LAST NIGHT bouba dragged in a couple of half-dead females. Both of them were dogs. He’d picked them up on St. Catherine. Everyone knows no one’s ever seduced a girl with an offer of a place to sleep. They had to be dogs.
When he came in Bouba whispered to me that the big one was mine and I could do whatever I wanted with her: fuck her, sell her, throw her out the window. I didn’t want any part of it. It wasn’t in my job description. A month ago I would have considered her manna from heaven. (“On the day when they behold the scourge with which they are threatened, their life on earth will seem to them no longer than an hour. That is a warning. Shall any perish except the evil-doers?” Sura XLVI, 35.) But these days I’m on a diet. I’ve lost my taste for gimps, drunks, poetesses, what-the-cat-dragged-ins, sick of all those girls that nobody will take except bums and blacks. I want a normal girl with a conservative father and a bourgeois mother (both racist to the core), a real live normal girl, not a blow-up doll smashed on beer. Shit, I’ve got a thirst for a decent life. I am thirsty. The Gods are thirsty. Women are thirsty. Why not Negroes? The Negroes are thirsty.

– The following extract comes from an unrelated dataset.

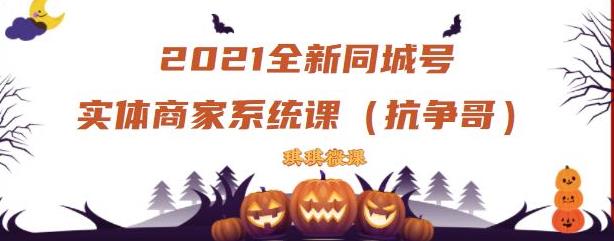 2021全新同城号
实体商家系统课（抗争哥）

琪琪微课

The Big One was worse than a crushed cockroach on a Sunday night. She didn’t even see me; she flung open the fridge door and helped herself to a beer. Big, ugly and vulgar. (“Fighting is obligatory for you, much as you dislike it.” Sura II, 216.) Up above, Beelzebub is lying low. Very low!
Bouba started undressing the Little One and feeling up her breasts. The Big One had had time to put away three beers and still not notice me. I scrunched down in the bed. Bouba signalled me to take care of the Big One and went on feeling up the Little One. I was laying in wait for the Big One behind the eleventh beer. Then the ceiling came tumbling down with a tremendous crash. It had to happen sooner or later. Columns of pink smoke. But we were spared the worst. Escaping death by inches. Beelzebub wasn’t lying low up there after all.
The Big One went and stood in the shower with all her clothes on and and started screaming at the top of her lungs. She was hungry. She went and cooked up some spaghetti. Soaking wet. I don’t know when I finally snapped. I didn’t stop screaming for over an hour. The police came. I fell asleep right afterwards. The next morning the girls were gone.
A GRIMY noon. Bouba went out. I’m typing the last chapter at top speed. The end of my ordeal is in sight. The Remington (my partner in crime) hasn’t lost its touch. I’ve just got to finish this prologue. When you add it up, I wrote this novel in thirty-six days and eighteen nights, using three ribbons, four jars of liquid paper, five hundred sheets of bond paper, thirty bottles of wine and a dozen cases of beer. I totalled it up in a little black notebook, a gift from Miz Literature. I’m typing like crazy. The Remington is having a ball. Words are squirting out everywhere. I type. I can’t take it any more. I type. I’m at the end of my ribbon. I finish. I crash out on the table next to the typewriter with my head on my arms.